Vor 40 Jahren schrieben die Wähler in der westdeutschen Bundesrepublik Geschichte. Bei der Bundestagswahl am 6. März 1983 überwand die Partei „Die Grünen“ die Fünf-Prozent-Hürde.
Es war eine Premiere vielfältiger Art. Erstmals wurde die Grünen in den Bundestag gewählt. Erstmals seit 1949, dem Gründungsjahr der Bundesrepublik, kam eine Partei neu in das Parlament in Bonn. Das stabil erscheinende Drei-Parteien-System, das sich in den Jahrzehnten davor herausgebildet hatte, war Vergangenheit. Schneller als erwartet? Bei der Bundestagswahl 1980 hatten CDU/CSU, SPD und FDP noch 98 Prozent der abgegebenen Stimmen der Wähler auf sich vereinigt. Die Grünen waren bei 1,5 Prozent hängen geblieben. Auf alle „Sonstigen“ zusammen waren 0,5 Prozent entfallen. Auch 1983 wurde es knapp für die Grünen: 5,6 Prozent der Stimmen reichten gerade so eben. Entsprechend gedämpft war ihre Stimmung an jenem Wahlabend, bei dem es angesichts von Hochrechnungen zeitweise so aussah, als hätten sie es wieder nicht geschafft. Dabei feierten die Grünen den Abend an historischer Stätte. Nicht in ihrer Parteizentrale, auch nicht im Regierungsviertel, sondern weit südlich: In der Stadthalle von Bad Godesberg, dort, wo die SPD 1959 ihr „Godesberger Programm“ verabschiedet und den Grundstein für ihre Regierungsfähigkeit im Bund gelegt hatte.
28 Abgeordnete stellten die Grünen. In ihren Fraktionssitzungen konnten weitere 28 Mitglieder gleichberechtigt mitreden und mitstimmen. Die hießen Nachrücker. Zur Mitte der Legislaturperiode sollten – gemäß der Beschlusslage, aber „freiwillig“ – die Abgeordneten ihre Mandate niederlegen und Platz für die zweite Garnitur machen. Unter den zehn jüngsten der 520 Abgeordneten des Bundestages waren sechs Grüne. Von den 51 weiblichen Abgeordneten des Parlaments gehörten zehn der kleinsten Fraktion an.
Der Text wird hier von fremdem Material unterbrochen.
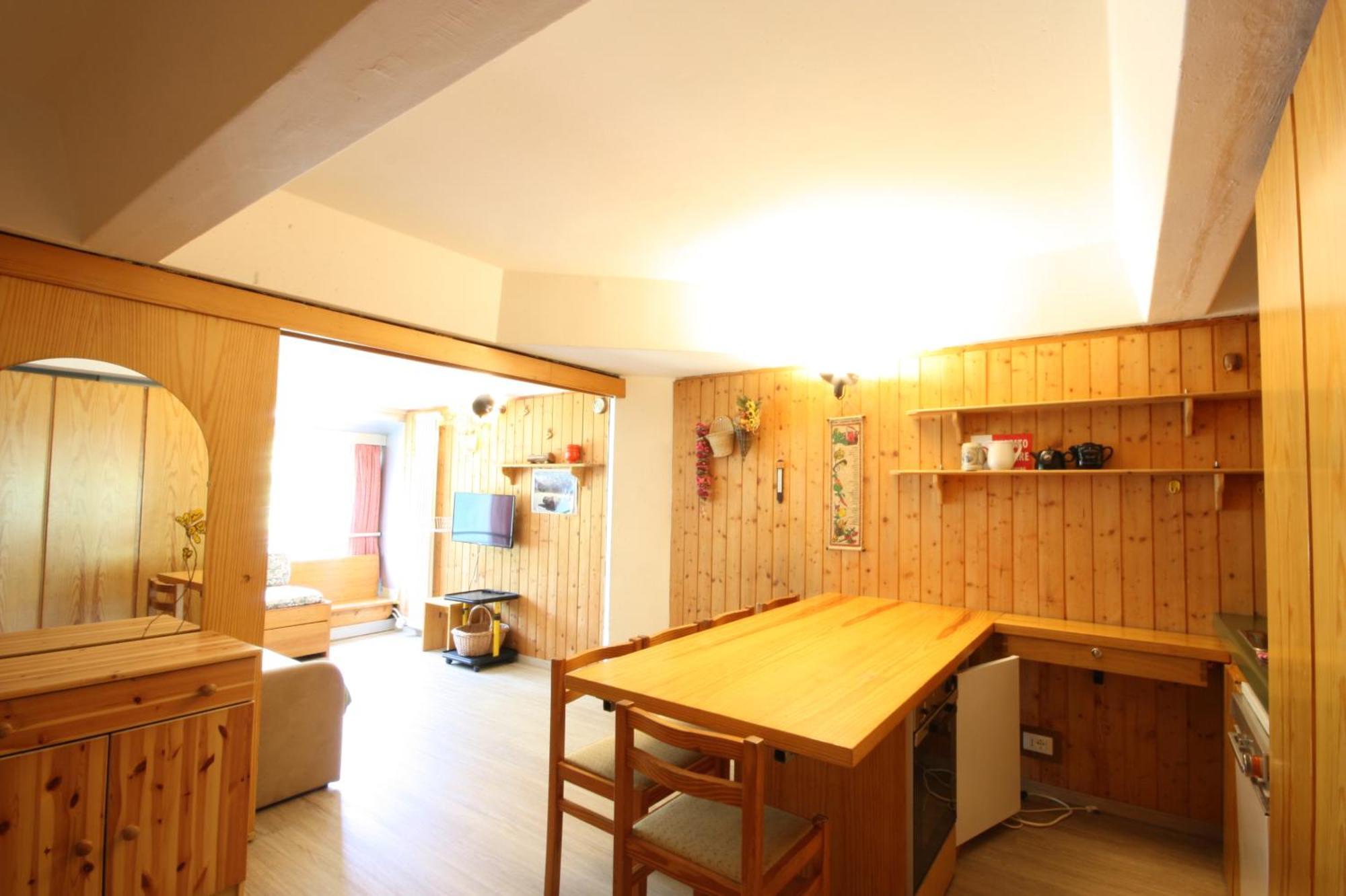 Sole Alto Appartamenti Montana Mezzana  Exterior foto
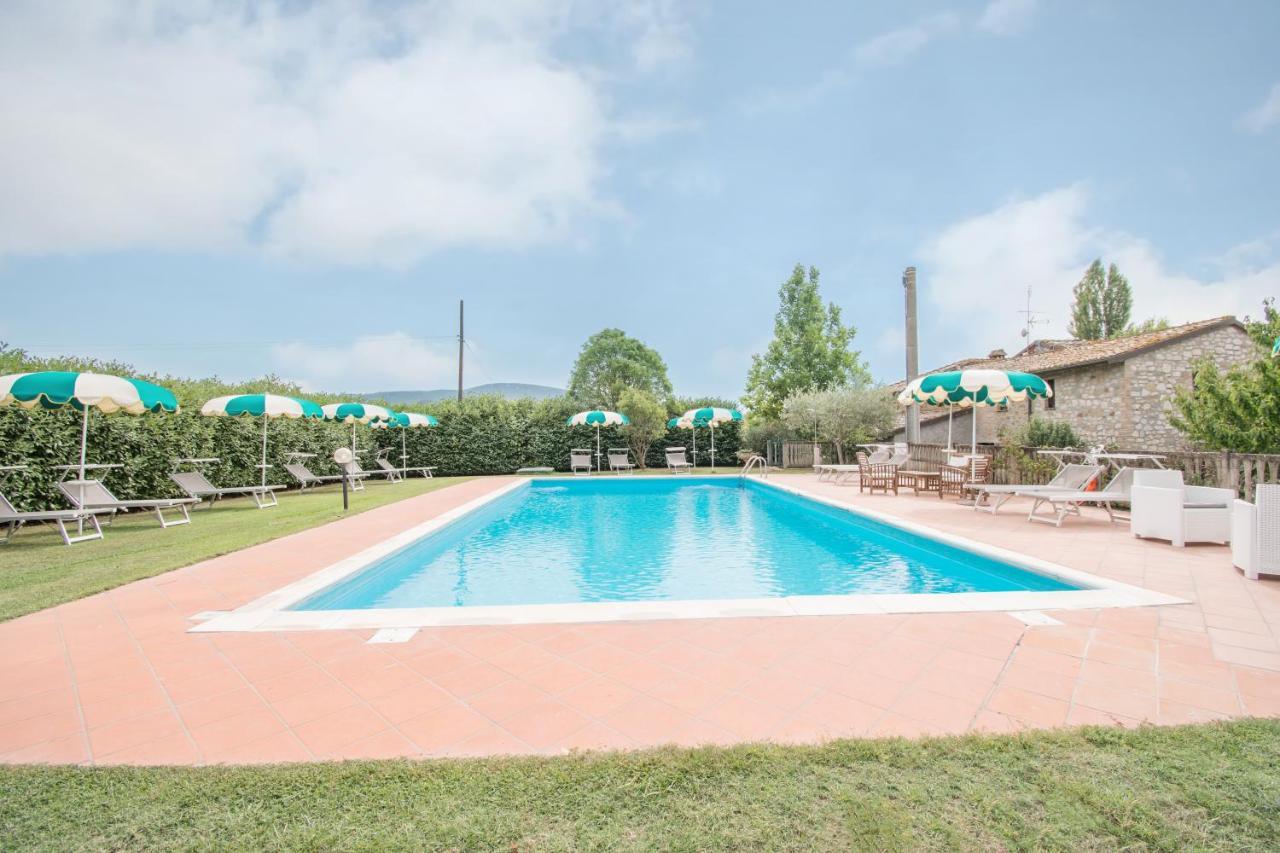 Casa Vacanze Vecchio Granaio Magione Exteriör bild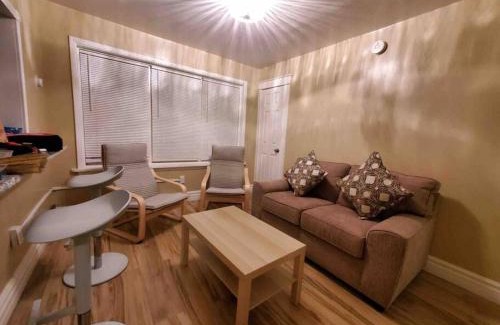 Niagara Falls Apartment | Comfortable getaway Single bedroom full apartment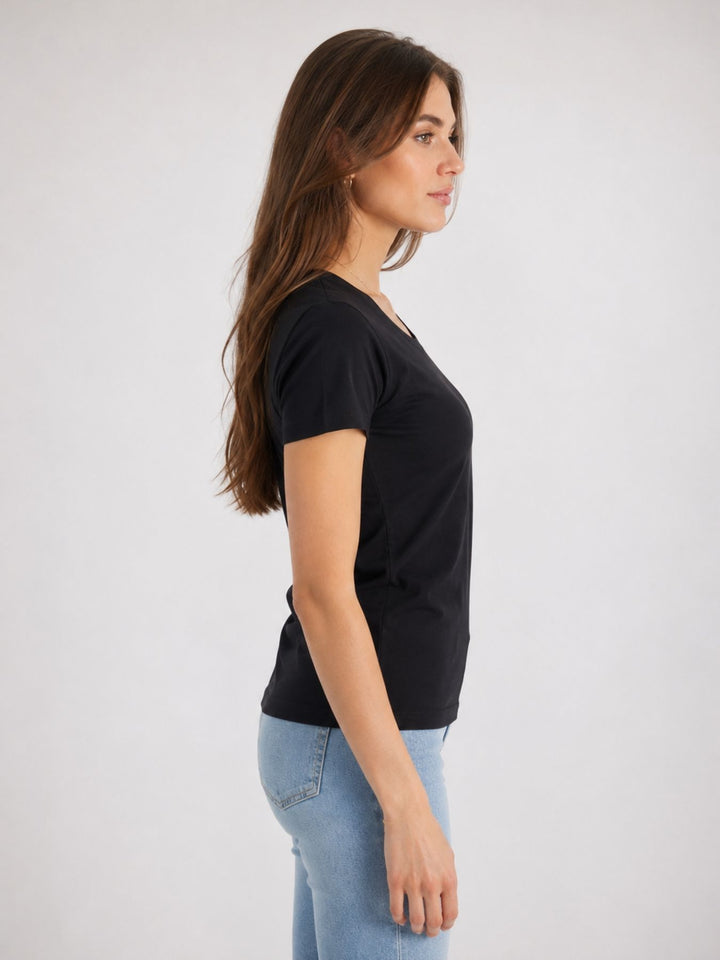 Splash of Color Basic T-Shirt in Schwarz – Zeitlos, bequem und vielseitig kombinierbar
Die Neuen in Bonn waren nicht nur nicht umworben. Sie waren auch nicht willkommen. Helmut Kohl hielt sie für Krawallbrüder. In der CSU plädierten manche dafür, das Bundesamt für Verfassungsschutz sollte sich mit ihnen befassen. Sozialdemokraten schimpften, weil die Grünen ihren Wahlkampf nicht bloß gegen die Unionsparteien, sondern genauso heftig gegen die SPD geführt hatten. Laut ihrer Ikone Petra Kelly waren sie als Antiparteienpartei angetreten – gegen die „Altparteien“. Den Platz in der Mitte des Bundestages hatten sie sich zu erkämpfen. CDU/CSU und FDP wollten sie nach linksaußen setzen. Die SPD-Fraktion aber wollte niemanden links von sich sitzen haben. So kamen sie in die Mitte – direkt gegenüber dem Rednerpult und zwischen den beiden großen Volksparteien. Wie ein Symbol als Stachel im Fleische. Sitzungssäle und Büros nahe dem Plenarsaal, wie sie die anderen Fraktionen hatten, bekamen sie nicht. Die Grünen wurden ins ein paar hundert Meter entfernte Hochhaus am Tulpenfeld quasi ausgelagert, was sich allerdings ungewollt als Vorteil erwies: Schräg gegenüber hatte die Mehrzahl der Bonner Journalisten ihre Büros. Für die waren die Sitzungen der Bundesfraktion der Grünen öffentlich. Auch solche, die im heftigen Streit endeten. Ob nun kritisch oder wohlwollend – für Publizität war jedenfalls gesorgt. Es konnte beobachtet werden, wie sich in einer Gruppe von Neulingen eine Hierarchie herausbildete: Marieluise Beck, Joschka Fischer, Otto Schily, Hans-Christian Ströbele und Antje Vollmer gehörten dazu.